I took another swig, the alcohol burning my throat. I hoped, desperately, that this time would be different. That this time the fog would stay, that the memories would fade.
But nothing ever helped.
I tried to convince myself that I could move on. That I should. That there were other people, other lives, other versions of myself that didn't revolve around a man who had explicitly shut me out. But deep down, I knew the truth. You don't just "move on" from trauma. You don't just "get over" someone who made you feel alive for the first time in your existence and then abruptly cut the power.
The pain wasn't something you could push aside. It clung to you. It seeped into your veins like poison, coloring every thought, every breath. It was in the way I looked at my phone, hoping for a message I knew wouldn't come.

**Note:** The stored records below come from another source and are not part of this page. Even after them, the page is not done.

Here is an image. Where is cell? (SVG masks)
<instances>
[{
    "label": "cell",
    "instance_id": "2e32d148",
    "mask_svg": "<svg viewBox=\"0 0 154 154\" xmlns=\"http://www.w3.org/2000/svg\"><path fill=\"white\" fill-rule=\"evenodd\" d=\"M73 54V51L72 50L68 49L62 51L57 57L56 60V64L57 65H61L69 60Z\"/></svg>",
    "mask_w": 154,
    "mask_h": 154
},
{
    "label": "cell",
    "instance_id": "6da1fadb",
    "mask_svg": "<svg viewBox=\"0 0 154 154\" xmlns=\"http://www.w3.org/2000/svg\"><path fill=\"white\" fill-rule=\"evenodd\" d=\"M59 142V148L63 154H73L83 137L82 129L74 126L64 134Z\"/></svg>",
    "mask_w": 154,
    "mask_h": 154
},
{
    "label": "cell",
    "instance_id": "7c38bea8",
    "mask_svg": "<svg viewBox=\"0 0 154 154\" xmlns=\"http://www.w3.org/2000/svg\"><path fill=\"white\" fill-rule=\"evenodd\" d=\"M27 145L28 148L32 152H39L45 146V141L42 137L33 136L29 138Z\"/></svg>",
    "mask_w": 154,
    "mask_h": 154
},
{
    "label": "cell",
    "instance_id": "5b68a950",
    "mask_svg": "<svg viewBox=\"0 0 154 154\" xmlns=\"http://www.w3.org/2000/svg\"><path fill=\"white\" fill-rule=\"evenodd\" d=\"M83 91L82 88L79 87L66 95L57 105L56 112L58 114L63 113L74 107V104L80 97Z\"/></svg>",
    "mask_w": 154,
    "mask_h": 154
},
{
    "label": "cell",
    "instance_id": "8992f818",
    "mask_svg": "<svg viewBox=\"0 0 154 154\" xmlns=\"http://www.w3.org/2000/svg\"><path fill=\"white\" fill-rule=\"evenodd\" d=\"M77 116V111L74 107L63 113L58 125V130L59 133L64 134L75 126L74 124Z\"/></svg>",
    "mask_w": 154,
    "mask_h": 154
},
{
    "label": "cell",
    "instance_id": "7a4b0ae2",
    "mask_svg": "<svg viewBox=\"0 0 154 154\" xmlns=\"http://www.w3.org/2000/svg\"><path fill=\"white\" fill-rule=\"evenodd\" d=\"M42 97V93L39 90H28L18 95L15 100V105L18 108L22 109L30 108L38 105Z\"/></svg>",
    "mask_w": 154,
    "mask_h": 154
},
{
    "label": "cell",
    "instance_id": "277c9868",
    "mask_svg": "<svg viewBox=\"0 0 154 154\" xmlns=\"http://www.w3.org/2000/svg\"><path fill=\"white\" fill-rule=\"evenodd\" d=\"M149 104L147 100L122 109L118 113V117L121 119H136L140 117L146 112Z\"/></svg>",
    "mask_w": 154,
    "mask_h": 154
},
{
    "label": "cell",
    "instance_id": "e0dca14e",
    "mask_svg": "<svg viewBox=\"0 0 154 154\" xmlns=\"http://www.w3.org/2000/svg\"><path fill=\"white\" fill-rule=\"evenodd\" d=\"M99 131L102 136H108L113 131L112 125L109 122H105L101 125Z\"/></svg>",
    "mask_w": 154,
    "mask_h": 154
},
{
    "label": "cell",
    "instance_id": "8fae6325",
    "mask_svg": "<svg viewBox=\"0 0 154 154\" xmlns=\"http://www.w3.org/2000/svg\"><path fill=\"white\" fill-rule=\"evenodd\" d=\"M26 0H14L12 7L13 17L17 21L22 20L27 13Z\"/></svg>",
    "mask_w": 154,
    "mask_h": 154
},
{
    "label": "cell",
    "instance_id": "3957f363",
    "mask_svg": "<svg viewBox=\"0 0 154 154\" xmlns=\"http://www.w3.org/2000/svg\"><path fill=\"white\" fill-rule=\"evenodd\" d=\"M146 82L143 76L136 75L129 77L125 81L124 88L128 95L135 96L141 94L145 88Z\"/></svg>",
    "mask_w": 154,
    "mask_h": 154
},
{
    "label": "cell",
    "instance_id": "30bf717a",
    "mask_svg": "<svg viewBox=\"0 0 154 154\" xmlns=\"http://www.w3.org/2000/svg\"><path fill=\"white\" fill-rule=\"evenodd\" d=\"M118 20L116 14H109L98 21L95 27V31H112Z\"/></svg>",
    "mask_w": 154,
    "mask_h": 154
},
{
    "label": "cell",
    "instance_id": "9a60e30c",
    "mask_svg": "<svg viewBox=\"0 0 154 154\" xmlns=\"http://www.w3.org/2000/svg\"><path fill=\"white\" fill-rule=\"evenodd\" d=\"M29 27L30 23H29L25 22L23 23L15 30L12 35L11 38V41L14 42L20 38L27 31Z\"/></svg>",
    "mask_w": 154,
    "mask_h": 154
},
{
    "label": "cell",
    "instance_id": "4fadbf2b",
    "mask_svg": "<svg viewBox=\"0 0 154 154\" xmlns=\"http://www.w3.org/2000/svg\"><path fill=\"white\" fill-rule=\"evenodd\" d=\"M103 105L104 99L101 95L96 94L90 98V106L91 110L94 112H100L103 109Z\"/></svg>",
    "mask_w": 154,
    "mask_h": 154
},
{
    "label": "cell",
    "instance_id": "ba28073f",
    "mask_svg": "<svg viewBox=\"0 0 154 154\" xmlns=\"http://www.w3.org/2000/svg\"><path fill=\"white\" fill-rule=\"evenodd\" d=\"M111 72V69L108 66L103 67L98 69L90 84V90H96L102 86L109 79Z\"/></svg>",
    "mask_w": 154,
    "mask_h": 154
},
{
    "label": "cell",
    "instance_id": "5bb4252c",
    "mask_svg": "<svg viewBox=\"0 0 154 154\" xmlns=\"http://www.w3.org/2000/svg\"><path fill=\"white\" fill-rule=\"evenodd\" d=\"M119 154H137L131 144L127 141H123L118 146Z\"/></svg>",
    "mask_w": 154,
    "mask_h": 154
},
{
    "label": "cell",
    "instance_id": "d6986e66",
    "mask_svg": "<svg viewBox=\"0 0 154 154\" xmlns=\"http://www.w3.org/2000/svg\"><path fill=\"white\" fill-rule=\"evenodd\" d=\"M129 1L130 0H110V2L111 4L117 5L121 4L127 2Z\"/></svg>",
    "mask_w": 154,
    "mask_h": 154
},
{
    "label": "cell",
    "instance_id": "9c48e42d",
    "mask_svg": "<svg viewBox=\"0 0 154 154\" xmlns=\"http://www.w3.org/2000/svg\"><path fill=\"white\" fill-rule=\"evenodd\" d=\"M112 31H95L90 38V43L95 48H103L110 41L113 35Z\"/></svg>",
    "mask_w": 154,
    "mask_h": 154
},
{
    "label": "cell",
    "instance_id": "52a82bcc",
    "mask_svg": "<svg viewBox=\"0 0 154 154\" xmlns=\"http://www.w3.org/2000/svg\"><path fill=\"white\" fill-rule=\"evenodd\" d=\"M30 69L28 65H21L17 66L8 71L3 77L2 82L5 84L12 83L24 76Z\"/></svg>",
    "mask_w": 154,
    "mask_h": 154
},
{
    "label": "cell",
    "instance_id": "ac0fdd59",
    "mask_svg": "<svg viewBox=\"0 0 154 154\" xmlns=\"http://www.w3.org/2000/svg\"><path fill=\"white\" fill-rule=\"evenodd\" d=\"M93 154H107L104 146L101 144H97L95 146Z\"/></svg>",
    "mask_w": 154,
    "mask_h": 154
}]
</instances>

It was in the way I scanned every room, looking for a silhouette that wasn't there.
No matter how much I wanted to forget him, to stop caring, it wasn't that simple. Not when my heart still craved what I couldn't have. Not when every fiber of my being was wired to seek out the very thing that was destroying me.
It was a loop. A sick, twisted loop where I was both the prisoner and the jailer. And even though I knew it was killing me, I couldn't seem to stop.
I closed my eyes, and there he was. The way he looked at me before the switch flipped. The way his touch made me feel like I was the only person in the universe. The way he made me feel alive, even if it was only for a fleeting, terrifying moment before he pulled the rug out from under me.
Why? The question screamed in my head. Why did he stop? Why did he change?
I took another drink, the liquid tasting more like tears than whiskey now. I hoped, prayed, that this time would be different. That this time I would finally forget.
But I knew, with a sinking certainty, that it never would be.